NASA Engineers Working From Home Need Old-School 3D Glasses

Much of the equipment NASA uses at the Jet Propulsion Lab was able to be shipped home, save for one thing.
NASA Engineers Working From Home Need Old-School 3D Glasses

Remember before Avatar when 3D meant wearing those red-blue 3D glasses like a dork from the '50s? Fast forward a bit, and those pairs of 3D glasses we threw out for being a cheap piece crap could've made a huge difference to a NASA engineer.

Like many of us, the folks working on NASA's Curiosity rover had to start working from home. Anticipating that they'd have some legit mission work to carry out, they tried to recreate their work stations as best they could. A lot of the equipment they use at the Jet Propulsion Lab in Pasadena, CA was able to be shipped to their homes, save for one thing.

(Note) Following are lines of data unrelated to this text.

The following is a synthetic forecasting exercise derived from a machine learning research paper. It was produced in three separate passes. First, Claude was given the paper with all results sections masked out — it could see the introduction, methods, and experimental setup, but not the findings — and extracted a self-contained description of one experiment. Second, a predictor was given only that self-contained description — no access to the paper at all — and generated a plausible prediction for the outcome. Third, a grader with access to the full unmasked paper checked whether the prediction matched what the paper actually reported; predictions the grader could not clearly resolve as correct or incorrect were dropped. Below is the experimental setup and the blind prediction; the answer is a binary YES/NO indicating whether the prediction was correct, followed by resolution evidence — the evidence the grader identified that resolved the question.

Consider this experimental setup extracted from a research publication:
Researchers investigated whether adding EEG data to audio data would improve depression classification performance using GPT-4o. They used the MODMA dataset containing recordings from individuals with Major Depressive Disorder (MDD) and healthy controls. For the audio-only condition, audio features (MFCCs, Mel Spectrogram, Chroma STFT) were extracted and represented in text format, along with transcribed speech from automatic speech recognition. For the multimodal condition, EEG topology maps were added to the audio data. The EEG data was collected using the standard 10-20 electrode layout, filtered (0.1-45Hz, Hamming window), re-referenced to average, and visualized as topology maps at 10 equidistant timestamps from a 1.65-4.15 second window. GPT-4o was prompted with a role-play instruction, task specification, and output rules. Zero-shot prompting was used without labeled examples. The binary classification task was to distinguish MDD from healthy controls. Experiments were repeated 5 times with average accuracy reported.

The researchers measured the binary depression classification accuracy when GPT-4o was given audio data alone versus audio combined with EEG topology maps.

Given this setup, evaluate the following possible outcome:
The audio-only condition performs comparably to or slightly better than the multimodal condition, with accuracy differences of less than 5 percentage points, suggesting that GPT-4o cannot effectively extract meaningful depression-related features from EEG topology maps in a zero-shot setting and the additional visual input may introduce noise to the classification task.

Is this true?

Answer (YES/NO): NO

To have a working POV for Curiosity, the people navigating have to be able to see where they're going. Usually, they use a dope set of goggles because even annoying extra face wear is automatically cooler when you work for NASA. The goggles can toggle automatically between a left eye focus and a right eye focus, turning a video from Mars into a three-dimensional experience that allows for interaction with the Martian surface. It's like if Beaker's experiments from the MuppetVision 3D attraction at Disney World had actual scientific value.

The problem is that these goggles require a graphics card that your "Why don't you just build your own PC?" nerd friend would absolutely shit his pants trying to obtain -- a graphics card that even NASA engineers don't have running on their home computers. They're already running a ton of video conferences and messaging programs at the same time, so they needed a low-tech solution and fast. So, hey, if you can't have immersive 3D goggles, why not just pull out some old paper 3D glasses with the red-blue see-thru film?

It worked, too. Just two days after having to start their work-from-home situation, they were able to successfully conduct a drilling operation at a site known as "Edinburgh." Good to know they're handling Mars just fine, on the off chance that we have to ship humanity up there sometime in the not-so-distant future.